__Task brief__
Reproduce the items without any change, taking the stretch from the line containing "How great is" through the end of the items.

__Material to process__
--
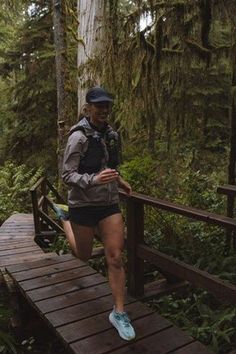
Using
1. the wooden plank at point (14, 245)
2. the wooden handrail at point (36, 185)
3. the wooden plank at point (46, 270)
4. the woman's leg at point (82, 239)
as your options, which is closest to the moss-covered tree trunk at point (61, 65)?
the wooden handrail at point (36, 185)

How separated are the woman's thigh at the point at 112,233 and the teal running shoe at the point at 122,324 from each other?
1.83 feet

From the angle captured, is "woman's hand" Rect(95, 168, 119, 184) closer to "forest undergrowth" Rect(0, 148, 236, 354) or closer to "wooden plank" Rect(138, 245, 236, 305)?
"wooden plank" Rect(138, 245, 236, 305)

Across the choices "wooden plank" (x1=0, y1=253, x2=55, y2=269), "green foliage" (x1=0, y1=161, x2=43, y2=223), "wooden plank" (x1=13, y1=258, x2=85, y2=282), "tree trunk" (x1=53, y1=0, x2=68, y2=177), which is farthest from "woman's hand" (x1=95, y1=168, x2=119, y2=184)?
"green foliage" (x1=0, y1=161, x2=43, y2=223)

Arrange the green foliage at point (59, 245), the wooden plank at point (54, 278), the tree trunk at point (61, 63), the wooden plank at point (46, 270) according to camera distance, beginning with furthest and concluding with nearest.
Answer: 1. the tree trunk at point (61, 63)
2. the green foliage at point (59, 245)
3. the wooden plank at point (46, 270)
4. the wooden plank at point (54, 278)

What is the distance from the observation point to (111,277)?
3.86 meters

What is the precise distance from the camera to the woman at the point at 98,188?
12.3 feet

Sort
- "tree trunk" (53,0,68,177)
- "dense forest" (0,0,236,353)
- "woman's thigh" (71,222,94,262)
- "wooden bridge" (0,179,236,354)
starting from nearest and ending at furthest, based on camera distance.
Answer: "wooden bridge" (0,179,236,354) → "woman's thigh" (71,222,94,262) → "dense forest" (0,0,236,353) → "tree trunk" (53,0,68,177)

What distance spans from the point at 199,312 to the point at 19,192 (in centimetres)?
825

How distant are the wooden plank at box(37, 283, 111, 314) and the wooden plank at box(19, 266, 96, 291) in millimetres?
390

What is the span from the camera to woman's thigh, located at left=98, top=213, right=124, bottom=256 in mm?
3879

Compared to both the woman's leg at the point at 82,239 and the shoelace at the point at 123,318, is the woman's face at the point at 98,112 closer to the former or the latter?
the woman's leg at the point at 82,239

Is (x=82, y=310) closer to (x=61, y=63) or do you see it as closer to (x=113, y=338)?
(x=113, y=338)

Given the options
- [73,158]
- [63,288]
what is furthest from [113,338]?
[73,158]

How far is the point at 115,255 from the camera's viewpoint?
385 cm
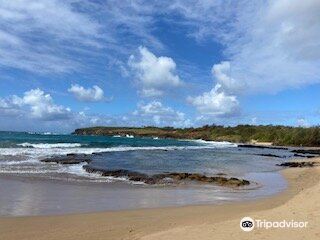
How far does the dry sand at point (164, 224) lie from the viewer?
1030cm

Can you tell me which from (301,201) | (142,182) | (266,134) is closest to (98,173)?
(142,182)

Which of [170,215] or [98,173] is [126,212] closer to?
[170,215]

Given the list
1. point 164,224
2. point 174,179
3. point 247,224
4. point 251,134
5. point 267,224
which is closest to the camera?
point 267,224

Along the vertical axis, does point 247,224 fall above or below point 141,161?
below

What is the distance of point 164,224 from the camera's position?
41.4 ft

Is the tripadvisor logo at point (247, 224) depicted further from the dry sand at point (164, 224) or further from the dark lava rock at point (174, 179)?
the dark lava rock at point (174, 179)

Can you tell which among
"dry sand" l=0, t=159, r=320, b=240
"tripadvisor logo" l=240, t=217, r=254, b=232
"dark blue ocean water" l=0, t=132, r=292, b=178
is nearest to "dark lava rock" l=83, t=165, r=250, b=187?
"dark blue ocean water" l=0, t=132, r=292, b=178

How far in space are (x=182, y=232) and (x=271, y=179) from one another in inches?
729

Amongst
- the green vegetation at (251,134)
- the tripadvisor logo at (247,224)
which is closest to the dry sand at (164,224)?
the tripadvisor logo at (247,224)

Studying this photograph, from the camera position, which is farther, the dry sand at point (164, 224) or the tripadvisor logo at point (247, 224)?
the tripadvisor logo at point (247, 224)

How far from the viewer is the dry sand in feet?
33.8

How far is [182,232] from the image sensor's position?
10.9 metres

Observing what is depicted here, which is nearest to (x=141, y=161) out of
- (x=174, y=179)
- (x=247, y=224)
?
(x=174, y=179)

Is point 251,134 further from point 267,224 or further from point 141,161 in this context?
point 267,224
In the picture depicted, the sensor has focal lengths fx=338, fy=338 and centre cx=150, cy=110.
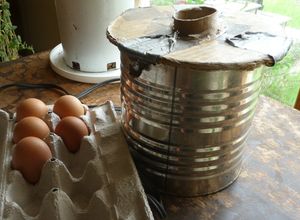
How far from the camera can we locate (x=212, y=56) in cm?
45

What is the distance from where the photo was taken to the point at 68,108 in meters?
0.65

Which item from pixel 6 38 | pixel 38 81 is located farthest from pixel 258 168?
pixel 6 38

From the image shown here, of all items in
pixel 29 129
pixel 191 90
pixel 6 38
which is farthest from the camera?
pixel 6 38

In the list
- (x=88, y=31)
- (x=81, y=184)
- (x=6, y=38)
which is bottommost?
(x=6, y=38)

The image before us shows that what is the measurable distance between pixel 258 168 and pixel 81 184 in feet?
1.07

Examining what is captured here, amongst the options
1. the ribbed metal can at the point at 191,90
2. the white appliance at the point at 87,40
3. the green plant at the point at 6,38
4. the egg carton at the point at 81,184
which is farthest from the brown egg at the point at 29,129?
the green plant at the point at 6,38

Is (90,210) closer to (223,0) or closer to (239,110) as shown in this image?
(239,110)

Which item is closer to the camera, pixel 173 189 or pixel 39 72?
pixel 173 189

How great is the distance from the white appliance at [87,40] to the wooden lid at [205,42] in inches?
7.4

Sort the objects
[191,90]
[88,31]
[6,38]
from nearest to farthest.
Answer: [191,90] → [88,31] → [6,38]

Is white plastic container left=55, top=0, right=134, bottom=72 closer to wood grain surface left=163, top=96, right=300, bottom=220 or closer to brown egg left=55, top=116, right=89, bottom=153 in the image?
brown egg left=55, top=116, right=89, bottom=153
--
__Reply to the exercise__
How great is the distance from the white appliance at [87,40] to the wooden lid at [205,42] in inches?
7.4

Sort the objects
[191,90]
[88,31]
[6,38]
from nearest to farthest.
Answer: [191,90] → [88,31] → [6,38]

Is white plastic container left=55, top=0, right=134, bottom=72 closer to wood grain surface left=163, top=96, right=300, bottom=220 or closer to brown egg left=55, top=116, right=89, bottom=153 in the image?
brown egg left=55, top=116, right=89, bottom=153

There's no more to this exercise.